Motorists have killed two pedestrians in the 19th Precinct, on the Upper East Side, in the last month. The second victim was a woman hit by a school bus driver yesterday.
The victim was crossing E. 93rd Street at Second Avenue south to north at around 3:30 p.m. when she was run over by the bus driver, who was traveling west on 93rd, according to reports. She died at the scene.
NYPD had not released the victim’s identity as of this afternoon. Reports said she appeared to be in her 40s.
From the Daily News:
“The bus was traveling westbound and trying to get through a yellow light before it turned red. The bus driver didn’t see the pedestrian. He was looking straight ahead trying to make the light,” the witness said.
He said the [Second Avenue subway] construction barriers were likely a factor.
“It really does obfuscate the view,” he said.
Freddy Alvarez, the resident manager at the nearby Waterford Condominiums, did not witness the accident but saw the gruesome aftermath and groceries scattered in the roadway.
He said that traffic barriers and equipment from construction on the Second Avenue subway line create a hazard for pedestrians and a distraction for drivers.
It is “very dangerous. They don’t stop,” he said. “The fence blocks the [traffic] light.”
A temporary light was placed at the intersection when a stop sign failed to properly regulate traffic, Alvarez said.
“Even with light,” he added, “people don’t stop.”

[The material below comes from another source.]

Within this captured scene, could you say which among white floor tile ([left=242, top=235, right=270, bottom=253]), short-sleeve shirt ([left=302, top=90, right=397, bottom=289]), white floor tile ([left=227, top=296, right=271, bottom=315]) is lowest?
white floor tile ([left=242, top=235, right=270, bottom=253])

No summonses were issued to the driver, an NYPD spokesperson told Streetsblog, and the investigation is ongoing.
In April, 22-year-old Kelly Gordon was struck and killed by two cab drivers at York Avenue and E. 81st Street, 11 blocks south and two blocks east of yesterday’s crash. Media reports claimed Gordon was jaywalking, but family members said the police report contradicted that account. No summonses were issued, according to Gordon’s father, who testified before the City Council at a Vision Zero hearing last month.
Both crashes occurred in the City Council district represented by Ben Kallos, who went to the scene yesterday. Kallos said six kids, from age five to 11, were on the bus. “Nobody should die from a traffic accident,” Kallos told DNAinfo.